Фрагмент документа:
^^^^

В отличие от предыдущих исследований, преимущественно акцентирующих внимание либо на биографических аспектах, либо на анализе художественных текстов (в частности, толстовской трилогии), в данной статье предпринимается попытка анализа околотекста трилогии, представляющего собой «сведения об исторической эпохе создания художественного произведения… а также биографические сведения из жизни автора, сопряженные с данным текстом» [3, с. 141], с целью выявления их диалектической взаимосвязи. В статье этап университетского обучения реконструируется как сложный диалектический процесс формирования педагогических взглядов, где негативный опыт критики формальной системы и позитивный опыт общения с Д. И. Мейером выступили как одновременно противоположные и неразрывно связанные проявления одной сущности. Повесть «Юность» рассматривается как целостный педагогический проект: художественный текст анализируется не просто как отражение биографических фактов, а как смысловой контекст, в котором критика существующей системы и поиск альтернативы представлены в неразрывном единстве, что позволяет увидеть истоки педагогической системы Толстого в их системной полноте уже в раннем творчестве писателя.

^^^^

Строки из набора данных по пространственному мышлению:
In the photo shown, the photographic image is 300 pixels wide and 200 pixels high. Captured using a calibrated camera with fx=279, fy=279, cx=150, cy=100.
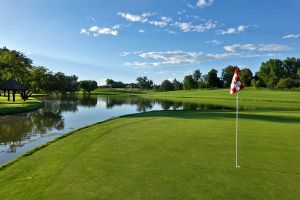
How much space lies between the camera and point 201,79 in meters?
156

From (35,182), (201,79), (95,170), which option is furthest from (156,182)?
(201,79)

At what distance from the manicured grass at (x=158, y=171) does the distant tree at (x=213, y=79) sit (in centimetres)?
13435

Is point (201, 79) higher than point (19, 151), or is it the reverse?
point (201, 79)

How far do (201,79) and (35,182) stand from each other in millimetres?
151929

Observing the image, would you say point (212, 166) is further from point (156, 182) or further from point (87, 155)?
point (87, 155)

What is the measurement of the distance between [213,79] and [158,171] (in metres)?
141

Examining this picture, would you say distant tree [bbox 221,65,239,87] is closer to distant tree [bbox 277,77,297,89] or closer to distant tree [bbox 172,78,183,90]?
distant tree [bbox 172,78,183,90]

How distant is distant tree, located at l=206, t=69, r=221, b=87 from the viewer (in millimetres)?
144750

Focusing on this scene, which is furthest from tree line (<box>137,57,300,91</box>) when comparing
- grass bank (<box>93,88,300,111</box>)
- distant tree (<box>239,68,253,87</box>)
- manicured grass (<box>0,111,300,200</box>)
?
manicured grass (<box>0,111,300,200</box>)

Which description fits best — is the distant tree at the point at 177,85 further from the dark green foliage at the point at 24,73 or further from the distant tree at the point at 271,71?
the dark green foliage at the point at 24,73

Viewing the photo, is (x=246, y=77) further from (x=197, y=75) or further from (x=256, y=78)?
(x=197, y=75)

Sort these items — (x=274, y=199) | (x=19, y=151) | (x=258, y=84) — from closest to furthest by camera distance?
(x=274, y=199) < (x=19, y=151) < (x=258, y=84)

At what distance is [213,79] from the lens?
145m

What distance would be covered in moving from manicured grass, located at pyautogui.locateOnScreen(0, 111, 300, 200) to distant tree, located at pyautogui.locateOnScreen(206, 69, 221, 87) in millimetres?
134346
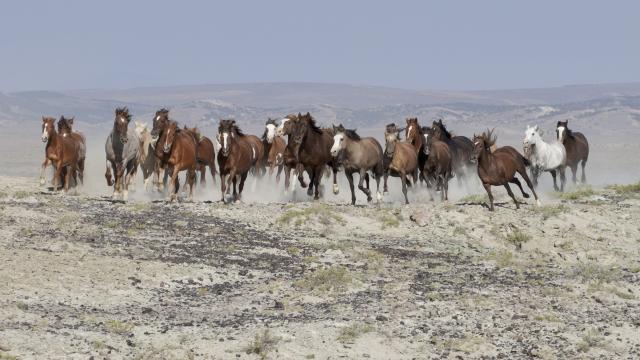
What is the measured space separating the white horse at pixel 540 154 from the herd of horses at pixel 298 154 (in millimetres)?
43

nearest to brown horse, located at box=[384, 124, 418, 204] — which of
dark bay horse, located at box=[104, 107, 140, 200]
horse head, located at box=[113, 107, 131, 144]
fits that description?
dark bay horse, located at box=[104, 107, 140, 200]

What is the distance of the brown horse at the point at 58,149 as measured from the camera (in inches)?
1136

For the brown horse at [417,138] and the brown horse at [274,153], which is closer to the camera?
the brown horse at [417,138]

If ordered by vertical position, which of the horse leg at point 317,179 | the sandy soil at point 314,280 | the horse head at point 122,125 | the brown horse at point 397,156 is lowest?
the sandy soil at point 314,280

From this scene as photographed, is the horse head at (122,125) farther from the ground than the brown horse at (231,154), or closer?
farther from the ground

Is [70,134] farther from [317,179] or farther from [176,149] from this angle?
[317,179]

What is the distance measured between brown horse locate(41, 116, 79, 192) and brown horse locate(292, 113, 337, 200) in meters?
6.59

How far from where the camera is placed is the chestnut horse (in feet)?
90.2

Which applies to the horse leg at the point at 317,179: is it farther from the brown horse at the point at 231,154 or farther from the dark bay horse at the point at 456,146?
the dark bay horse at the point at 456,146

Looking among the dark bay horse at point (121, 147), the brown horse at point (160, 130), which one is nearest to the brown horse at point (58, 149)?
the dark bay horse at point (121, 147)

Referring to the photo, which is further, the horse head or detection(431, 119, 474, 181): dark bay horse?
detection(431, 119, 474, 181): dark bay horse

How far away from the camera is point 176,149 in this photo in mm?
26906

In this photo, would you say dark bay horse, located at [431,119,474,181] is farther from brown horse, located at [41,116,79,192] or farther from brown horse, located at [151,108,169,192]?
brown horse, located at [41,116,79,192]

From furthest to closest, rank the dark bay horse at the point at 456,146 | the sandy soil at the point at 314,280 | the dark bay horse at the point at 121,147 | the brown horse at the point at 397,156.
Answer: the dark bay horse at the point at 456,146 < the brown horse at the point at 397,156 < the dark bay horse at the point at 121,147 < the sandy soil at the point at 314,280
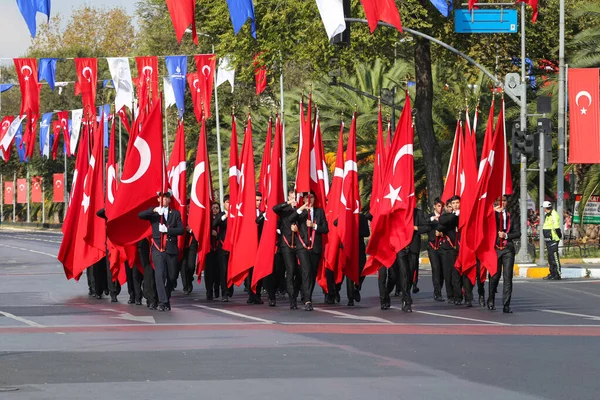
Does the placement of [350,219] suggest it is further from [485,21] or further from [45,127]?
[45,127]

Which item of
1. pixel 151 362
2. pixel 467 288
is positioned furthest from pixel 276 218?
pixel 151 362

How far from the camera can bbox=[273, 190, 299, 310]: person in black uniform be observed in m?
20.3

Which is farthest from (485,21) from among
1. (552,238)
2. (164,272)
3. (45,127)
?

^^^^

Задания:
1. Выпишите из фрагмента документа о трилогии Толстого все словосочетания, в которых есть любая форма прилагательного «педагогический».
2. Напишите продолжение фрагмента документа о трилогии Толстого, начиная сразу после его последнего предложения.

Ответы по заданиям:
1. «педагогических взглядов», «педагогический проект», «педагогической системы Толстого»

2.
Кроме того, в научный оборот вводится идея о влиянии личности Д. И. Мейера на формирование педагогических воззрений Толстого и их последующую реализацию в яснополянской школе. В частности, Мейер выступил как «проводник» Толстого к Руссо. Традиционно влияние Руссо на Толстого констатируется как данность. Наше исследование показывает конкретный механизм этого влияния: именно педагогические методы Мейера (диалог, индивидуальная работа, акцент на практику) создали интеллектуальную восприимчивость Толстого к идеям «свободного воспитания» и стали мостом от абстрактного недовольства университетом к осознанной педагогической философии.
Таким образом, в настоящей статье выдвигаются и доказываются следующие основные положения, раскрывающие процесс формирования педагогических взглядов Л. Н. Толстого:
1. Негативный опыт обучения в Казанском университете, художественно осмысленный в повести «Юность», послужил для Толстого не просто темой для критики, но и источником конкретных контуров его будущей педагогической системы, основанной на отрицании формализма, догматизма и социальной несправедливости в образовании.
2. Встреча с профессором Д. И. Мейером стала ключевым позитивным импульсом, сформировавшим «педагогический идеал» Толстого, основанный на диалоге между участниками образовательного процесса, индивидуальном подходе, практической ориентации знаний и уважении к личности ученика.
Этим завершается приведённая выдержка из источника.